Data for analysis Block Start

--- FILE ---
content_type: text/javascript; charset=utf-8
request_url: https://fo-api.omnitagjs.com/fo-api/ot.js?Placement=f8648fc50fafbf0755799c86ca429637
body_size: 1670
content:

Data for analysis Block End

**Directions for this task:** Only one stretch of the data is wanted: the lines from the one with "content_type: text/javascript; charset=utf-8" through the last, repeated exactly.

**Result for this exercise:**
content_type: text/javascript; charset=utf-8
request_url: https://fo-api.omnitagjs.com/fo-api/ot.js?Placement=f8648fc50fafbf0755799c86ca429637
body_size: 1670
content:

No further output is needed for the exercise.